The road, by the same name, continues northwest and west, through many different cities and towns. It largely parallels or joins Route 2 and Route 2A, all the way into central Massachusetts, with a few gaps at towns that have different names for the central road.
For much of its length, Massachusetts Avenue is a center of commercial activity, especially through the larger towns. Apartments, shops, and restaurants fill both sides of it, and there is a lot of pedestrian traffic.
A number of linear parks cut across various portions of Mass. Ave., including the Southwest Corridor Park, the Commonwealth Avenue portion of the Emerald Necklace, the Charles River Bike Path, the Cambridge Linear Park, Alewife Brook Reservation, and the Minuteman Bikeway.
On the night of April 18-19, 1775, Paul Revere rode his horse down a portion of this road (then known as the Great Road) on his "Midnight Ride." On April 18-19, 1775, William Dawes and Samuel Prescott also rode on portions of this road on their way to Concord. (These travels were on the Cambridge side of the Charles River; the Harvard Bridge was not constructed until the 1880s.)

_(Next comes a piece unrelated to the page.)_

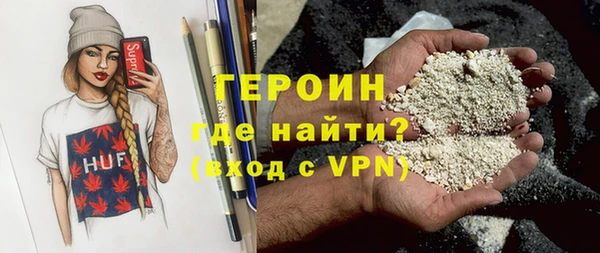 мескалин Абдулино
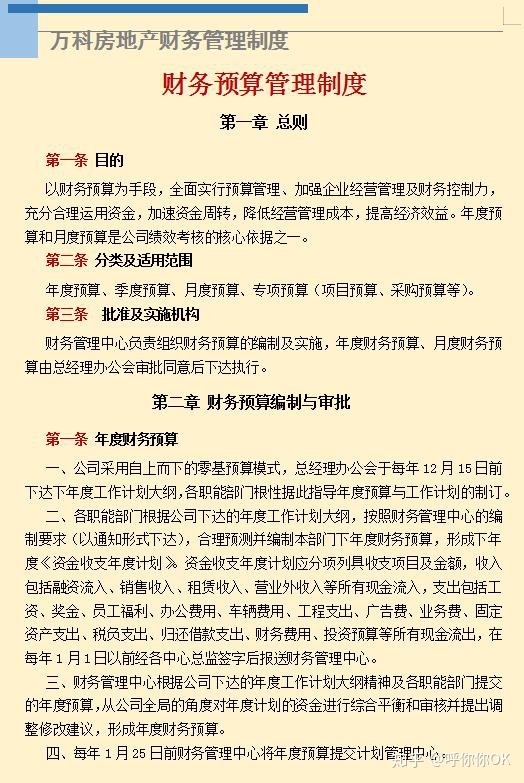 小公司財務管理制度(小團隊管理靠人大團隊管理靠制度)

Massachusetts Avenue was actually cobbled together at the end of the nineteenth century from what were formerly separate roads. In Boston the road was previously called East Chester Park south of Chester Square and West Chester Park to the north (Chester Square is in the South End and is now called Chester Park). Across the river in Cambridge the road follows part of what was once Front Street near the Massachusetts Institute of Technology and then follows the former Main Street to Harvard Square (Main Street originally ran between Kendall and Harvard Squares, and the part to the east of Central Square retains the original name). From Harvard Square to the Arlington line at Alewife Brook it follows what was previously North Avenue. In Arlington it follows the former Arlington Avenue, and in Lexington it follows the former Main Street south of the Battle Green.

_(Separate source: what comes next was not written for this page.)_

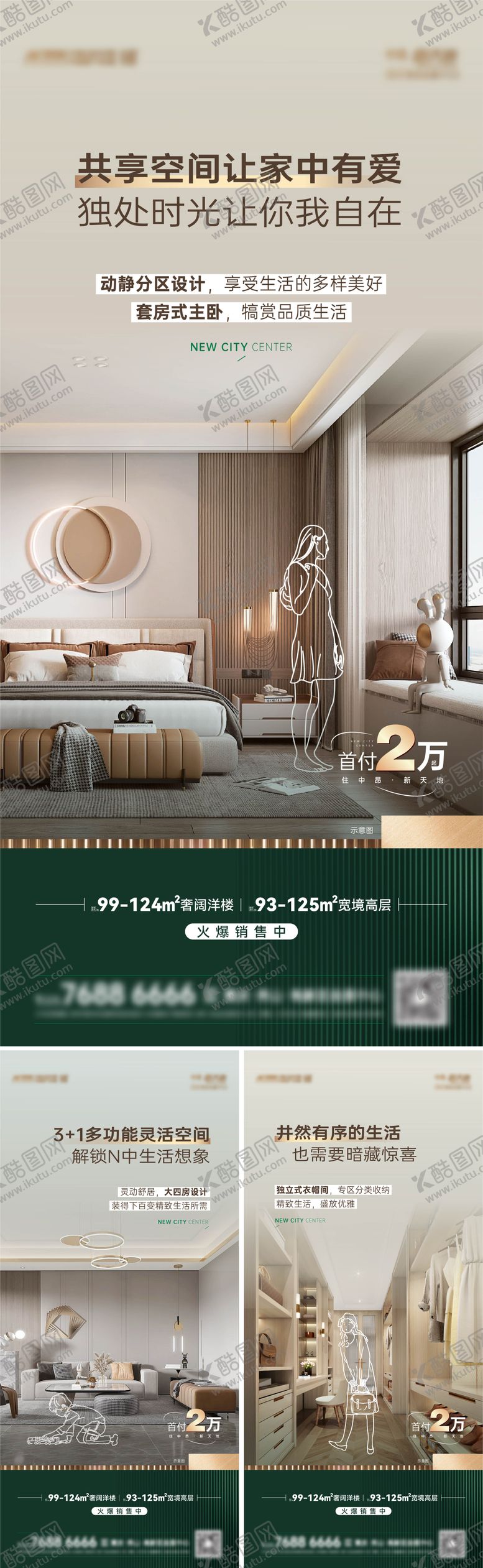 编号：97578812050858198084【酷图网】源文件下载-产品户型价值稿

Massachusetts Avenue is served with direct connections for a number of Boston's bus and subway routes between Lexington and Boston.
Direct bus connections along Mass Ave. include: 1, 8, 10, 15, 16, 17, 43, 47, 55, 62, 64, 66, 67, 68, 69, 70/70A, 71, 72, 73, 74, 75, 76, 77, 78, 79, 83, 86, 91, 96, 170, 350, 351, CT1, CT2, CT3, and a stop on the Silver Line bus.

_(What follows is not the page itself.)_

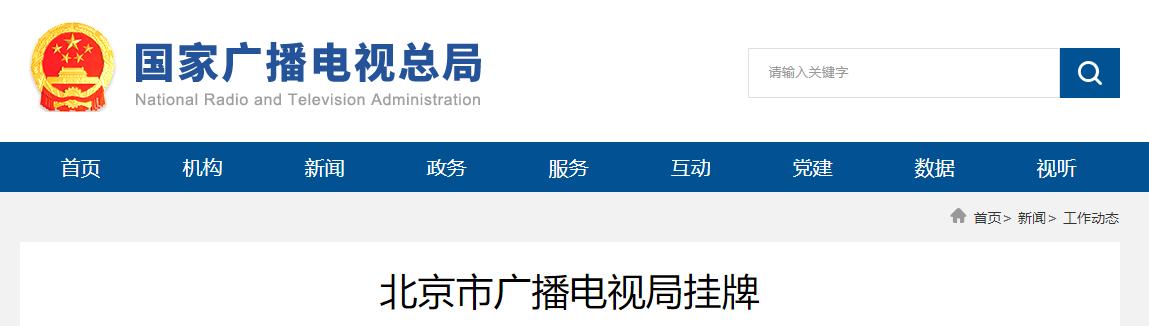 11月16日北京市廣播電視局掛牌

Stations include (from west to east): Porter, Harvard, and Central along the Red Line; both the Hynes Convention Center and Symphony along the Green Line; and a station along the Orange Line under the Mass Ave. name. An additional stop at Arlington Center was mooted during the 1980s Red Line extension but ultimately was not constructed.[2]
Presently the only Commuter Rail station directly on Mass Ave. is at Porter Square. However, a future station at Newmarket Square, South Boston, is in the planning stages.[3]